There is no cure for PAH, but there are several treatment options. Treatments include medications and surgery; patients also make lifestyle changes as their PAH worsens and limits daily activity. Treatments for PAH aim to reduce symptoms, improve quality of life, and slow down how quickly the disease progresses.

Types of medications your doctor may prescribe to ease symptoms include:

    Endothelin receptor antagonists (ERAs) to stop the harmful effects of endothelin, a hormone that helps control blood flow and cell growth in blood vessels. Patients with PAH often have high levels of endothelin.

  • Phosphodiesterase-5 inhibitors (PDEI) to relax the muscles and reduce abnormal cell growth in blood vessels.

  • Prostacyclins to relax blood vessels, reduce abnormal cell growth, and help prevent blood clots.

  • Anticoagulants to prevent blood clots in the lungs.

  • Calcium channel blockers to reduce constriction in the pulmonary arteries.

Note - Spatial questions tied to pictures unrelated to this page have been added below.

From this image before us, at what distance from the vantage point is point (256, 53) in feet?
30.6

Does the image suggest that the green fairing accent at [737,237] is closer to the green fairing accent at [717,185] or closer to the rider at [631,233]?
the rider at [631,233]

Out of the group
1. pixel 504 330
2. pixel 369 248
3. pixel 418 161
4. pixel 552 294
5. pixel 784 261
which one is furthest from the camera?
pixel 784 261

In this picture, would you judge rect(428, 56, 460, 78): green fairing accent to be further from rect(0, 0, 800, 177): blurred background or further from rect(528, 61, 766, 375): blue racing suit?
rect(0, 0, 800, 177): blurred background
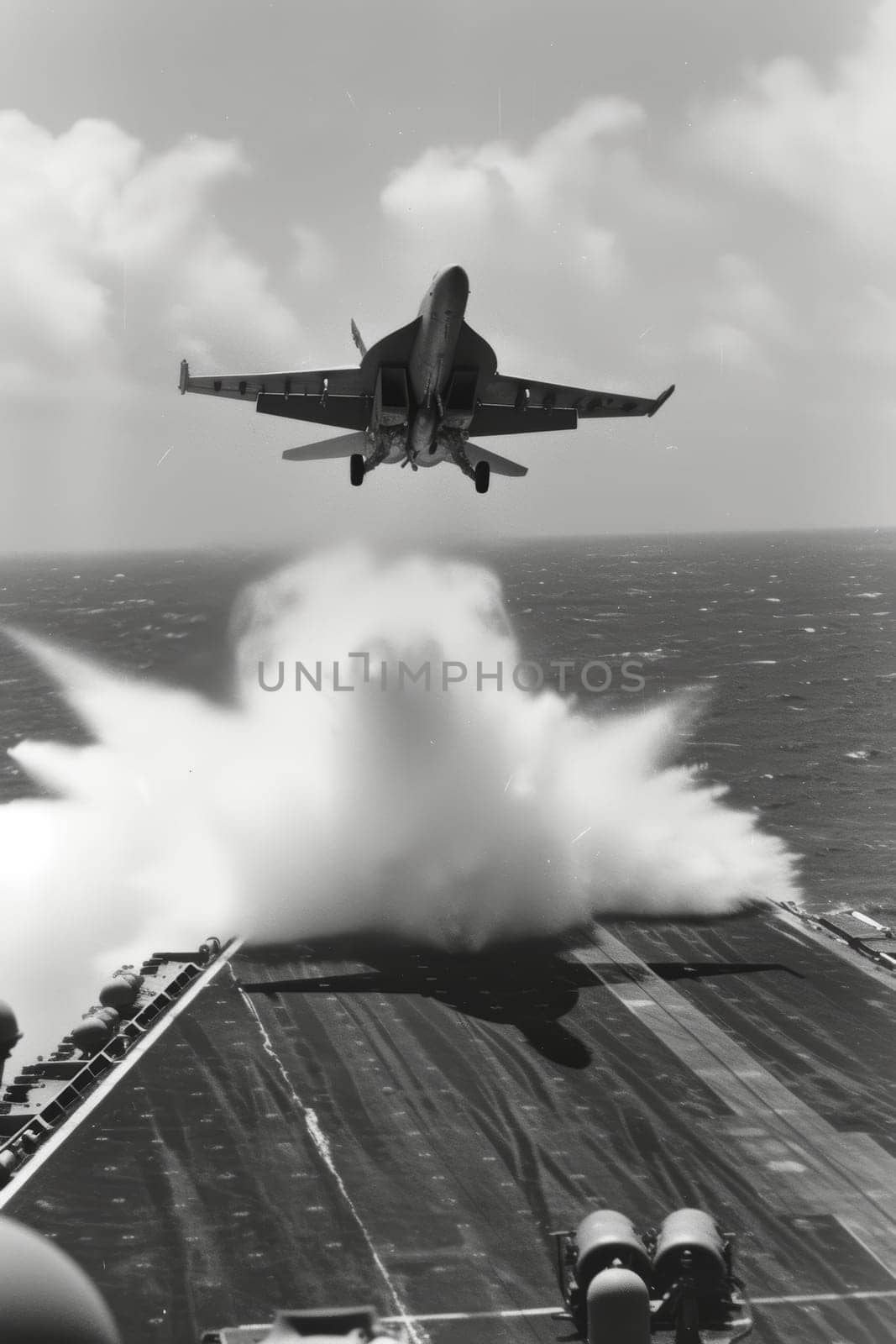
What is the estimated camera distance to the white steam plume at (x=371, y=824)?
61875 millimetres

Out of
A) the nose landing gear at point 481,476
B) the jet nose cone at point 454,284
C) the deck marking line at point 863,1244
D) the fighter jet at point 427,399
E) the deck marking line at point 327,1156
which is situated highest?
the jet nose cone at point 454,284

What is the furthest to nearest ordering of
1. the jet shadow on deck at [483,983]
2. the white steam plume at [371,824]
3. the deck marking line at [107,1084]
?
the white steam plume at [371,824]
the jet shadow on deck at [483,983]
the deck marking line at [107,1084]

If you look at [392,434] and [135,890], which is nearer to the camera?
[392,434]

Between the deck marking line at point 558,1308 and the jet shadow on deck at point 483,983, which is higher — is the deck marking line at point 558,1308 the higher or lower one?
the higher one

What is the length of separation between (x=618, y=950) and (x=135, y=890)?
114 ft

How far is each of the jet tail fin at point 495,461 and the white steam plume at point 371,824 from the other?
21.7m

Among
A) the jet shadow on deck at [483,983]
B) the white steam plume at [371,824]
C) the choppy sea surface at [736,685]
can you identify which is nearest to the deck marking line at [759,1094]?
the jet shadow on deck at [483,983]

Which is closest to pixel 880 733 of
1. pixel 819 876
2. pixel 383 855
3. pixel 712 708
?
pixel 712 708

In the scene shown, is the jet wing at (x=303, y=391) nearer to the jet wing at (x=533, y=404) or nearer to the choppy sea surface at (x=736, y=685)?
the jet wing at (x=533, y=404)

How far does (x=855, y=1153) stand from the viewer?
34719 millimetres

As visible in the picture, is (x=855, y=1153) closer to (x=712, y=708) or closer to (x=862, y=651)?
(x=712, y=708)

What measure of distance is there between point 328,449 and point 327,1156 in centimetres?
2046

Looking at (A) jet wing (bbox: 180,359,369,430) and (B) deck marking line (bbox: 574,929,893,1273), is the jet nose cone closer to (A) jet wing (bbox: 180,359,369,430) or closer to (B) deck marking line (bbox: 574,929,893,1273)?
(A) jet wing (bbox: 180,359,369,430)

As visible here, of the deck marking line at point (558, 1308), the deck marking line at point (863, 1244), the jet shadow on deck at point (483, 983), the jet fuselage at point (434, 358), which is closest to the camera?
the deck marking line at point (558, 1308)
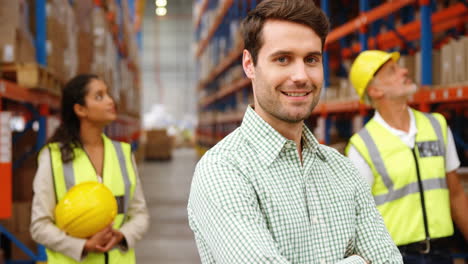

  • Diuretics to improve how effectively the heart works by reducing the volume of blood it must pump.

  • Digoxin to help the heart pump more forcefully.

  • Inhaled oxygen to reduce shortness of breath.

Surgical options:

    Lung or heart-lung transplantation - Patients who fail standard therapies may be candidates for heart-lung transplantation. Transplantation can be lifesaving, but the supply of donor organs is very limited.

  • Atrial septostomy - In this treatment, a surgeon creates a hole between the top chambers of the heart. This allows blood to be pumped to the rest of the body without going through the lungs first. This can reduce strain on the heart, but it also greatly reduces the amount of oxygen that can be delivered to the body.

NOTE: The above information is educational purpose. The information provided herein should not be used during any medical emergency or for the diagnosis or treatment of any medical condition.

DISCLAIMER: This information should not substitute for seeking responsible, professional medical care.